_Goal_. Turn the lines of the records starting at the line containing "Which among the items" and ending at the line containing "10.1 metres" into a JSON list of strings with one string per line, leaving out blank lines.

>> begin Entries

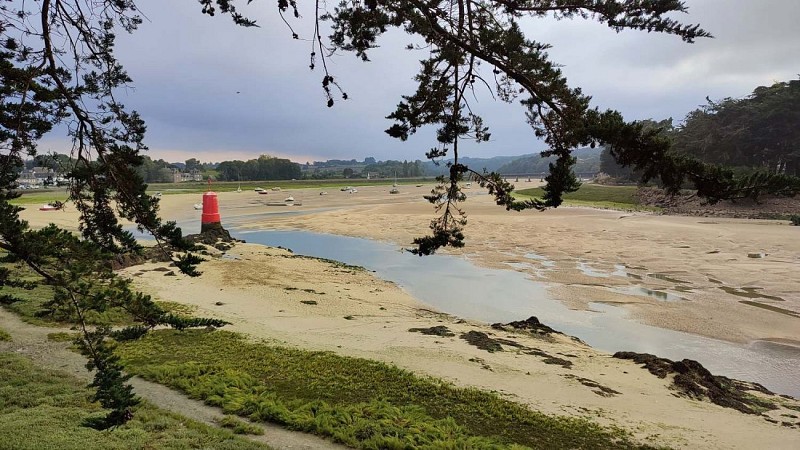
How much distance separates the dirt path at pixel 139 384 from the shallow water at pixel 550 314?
23.5ft

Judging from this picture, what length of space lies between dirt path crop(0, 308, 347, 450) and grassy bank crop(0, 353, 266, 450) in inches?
8.9

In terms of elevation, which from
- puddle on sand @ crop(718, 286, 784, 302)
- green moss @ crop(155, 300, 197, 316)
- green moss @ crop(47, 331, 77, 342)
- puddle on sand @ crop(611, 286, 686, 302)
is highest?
green moss @ crop(47, 331, 77, 342)

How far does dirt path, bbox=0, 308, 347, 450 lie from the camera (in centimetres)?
464

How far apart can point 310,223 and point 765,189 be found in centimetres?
3321

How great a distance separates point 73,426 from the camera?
442 cm

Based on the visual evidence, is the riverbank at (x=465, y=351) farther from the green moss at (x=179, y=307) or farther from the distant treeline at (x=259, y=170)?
the distant treeline at (x=259, y=170)

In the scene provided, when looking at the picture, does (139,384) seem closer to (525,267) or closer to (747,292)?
(525,267)

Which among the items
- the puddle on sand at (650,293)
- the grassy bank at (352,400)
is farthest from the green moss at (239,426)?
the puddle on sand at (650,293)

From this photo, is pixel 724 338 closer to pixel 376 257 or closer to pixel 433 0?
pixel 433 0

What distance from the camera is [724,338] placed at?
10.1 metres

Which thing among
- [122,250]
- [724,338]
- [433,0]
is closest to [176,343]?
[122,250]

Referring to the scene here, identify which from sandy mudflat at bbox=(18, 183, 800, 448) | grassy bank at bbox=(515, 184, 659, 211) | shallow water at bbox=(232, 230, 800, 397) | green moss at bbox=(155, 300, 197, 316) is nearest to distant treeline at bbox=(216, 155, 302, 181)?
grassy bank at bbox=(515, 184, 659, 211)

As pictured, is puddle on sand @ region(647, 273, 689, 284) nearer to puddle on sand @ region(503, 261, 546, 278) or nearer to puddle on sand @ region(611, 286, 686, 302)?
puddle on sand @ region(611, 286, 686, 302)

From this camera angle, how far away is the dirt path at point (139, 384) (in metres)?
4.64
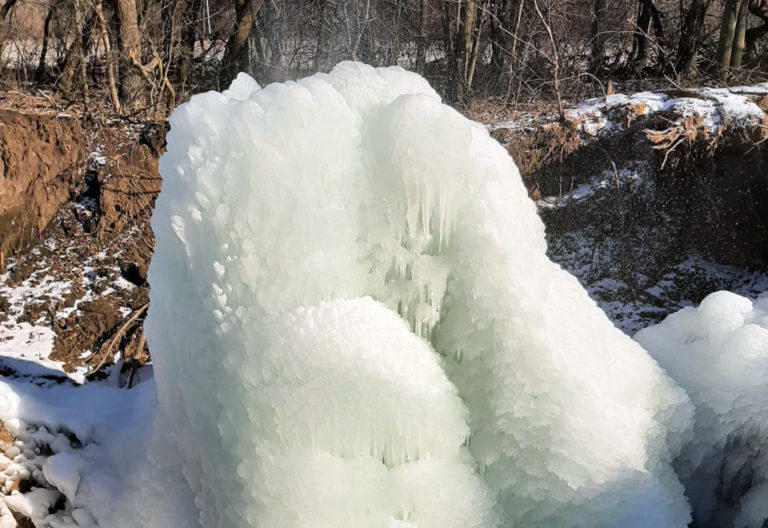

>> end Entries

_Result of the exercise_.
[
  "Which among the items",
  "- the puddle on sand at (650,293)",
  "- the grassy bank at (352,400)",
  "is farthest from the green moss at (239,426)?",
  "the puddle on sand at (650,293)",
  "From this photo, is pixel 724 338 closer to pixel 376 257 or closer to pixel 433 0?",
  "pixel 433 0",
  "What distance from the camera is [724,338] placed at?",
  "10.1 metres"
]